SpiceJet promoter Ajay Singh plans to sell more than 10% of his stake in the low-cost airline in order to generate around Rs 3,000 crore.
Despite the stake dilution, Singh will remain the top shareholder, with his ownership projected to fall to approximately 30-35% following the fundraising, which is slated to end in September, according to the reports.
The capital injection will be eased by the issue of additional shares, therefore boosting SpiceJet's capital base.
Singh presently owns 47.8% of the budget airline and has committed 38.8% of his shares to lenders. However, his share is expected to rise by 9% later this year when he converts warrants worth Rs 300 crore into stock.

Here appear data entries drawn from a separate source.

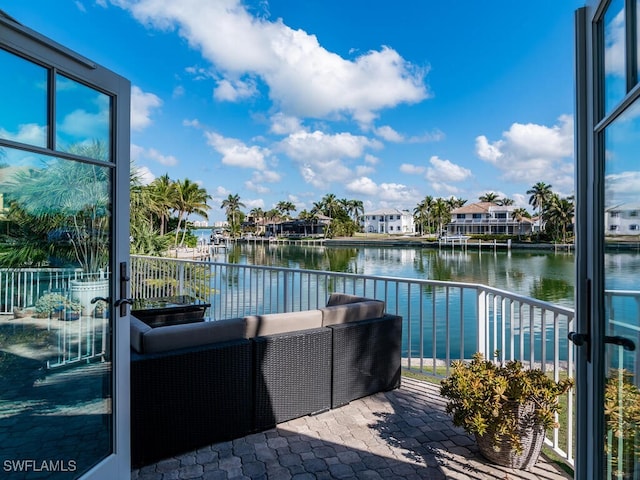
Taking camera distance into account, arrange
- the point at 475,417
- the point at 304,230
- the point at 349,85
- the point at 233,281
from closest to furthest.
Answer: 1. the point at 475,417
2. the point at 233,281
3. the point at 349,85
4. the point at 304,230

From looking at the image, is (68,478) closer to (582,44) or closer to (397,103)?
(582,44)

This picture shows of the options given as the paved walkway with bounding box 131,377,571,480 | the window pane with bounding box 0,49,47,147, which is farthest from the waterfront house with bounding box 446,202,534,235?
the window pane with bounding box 0,49,47,147

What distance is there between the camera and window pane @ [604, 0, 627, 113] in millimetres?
1247

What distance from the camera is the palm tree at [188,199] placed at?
91.3 ft

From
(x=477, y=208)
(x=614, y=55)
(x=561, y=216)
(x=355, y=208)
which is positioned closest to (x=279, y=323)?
(x=614, y=55)

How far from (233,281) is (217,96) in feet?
58.1

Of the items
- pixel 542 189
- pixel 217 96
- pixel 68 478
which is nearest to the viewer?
pixel 68 478

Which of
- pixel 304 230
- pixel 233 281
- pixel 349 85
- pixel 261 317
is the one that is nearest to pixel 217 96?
pixel 349 85

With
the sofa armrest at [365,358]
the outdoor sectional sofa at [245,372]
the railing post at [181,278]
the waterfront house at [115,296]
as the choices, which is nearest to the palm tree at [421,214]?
the railing post at [181,278]

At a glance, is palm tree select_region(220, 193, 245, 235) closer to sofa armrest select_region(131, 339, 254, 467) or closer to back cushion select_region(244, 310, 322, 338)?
back cushion select_region(244, 310, 322, 338)

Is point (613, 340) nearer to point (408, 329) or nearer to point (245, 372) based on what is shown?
point (245, 372)

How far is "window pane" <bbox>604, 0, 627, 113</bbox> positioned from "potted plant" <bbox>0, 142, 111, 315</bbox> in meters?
2.20

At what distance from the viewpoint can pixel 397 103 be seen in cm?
2319

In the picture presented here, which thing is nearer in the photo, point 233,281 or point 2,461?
point 2,461
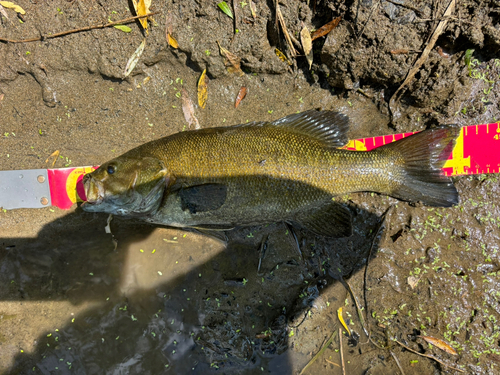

SpiceJet aims to raise fund
SpiceJet has chosen ICICI Securities and JM Financial to supervise its fundraising operations. Although the airline had expected to raise Rs 2,250 crore from a consortium of 64 investors, only Rs 1,060 crore was obtained owing to a main investor's withdrawal.
The airline, which has been experiencing serious financial difficulties, urgently requires funding to sustain operations. SpiceJet has failed to make payments to vendors, including aircraft lessors, who have launched court applications to force the airline into bankruptcy.
SpiceJet's market share has dropped to less than 4%, with only 22 aircraft now in operation and over 30 jets grounded owing to a lack of engines and spare parts.
Despite these challenges, the airline remains confident about recruiting investors, citing the growing demand for air travel in India and its low-cost business strategy as significant drivers.
Increasing financial difficulties
Nonetheless, the airline's financial situation remains fragile. SpiceJet's overall liabilities as of March 31, 2023 were about Rs 9,000 crore, including Rs 2,700 crore payable to aircraft lessors.
The airline has failed to satisfy its financial responsibilities, including payroll delays and failure to make provident fund contributions.
SpiceJet gained shareholder permission last year to finance Rs 2,500 crore through a Qualified Institutional Placement (QIP), but the plan was stalled by the reappearance of Covid-19, which put further strain on the aviation industry.
Singh has underlined the airline's issues, which include stalled Boeing 737 Max deliveries, the impact of the pandemic, and a dramatic increase in jet fuel prices. Despite these obstacles, SpiceJet is optimistic that the proposed financing would give the necessary funds to overcome its present problems and restore operational stability.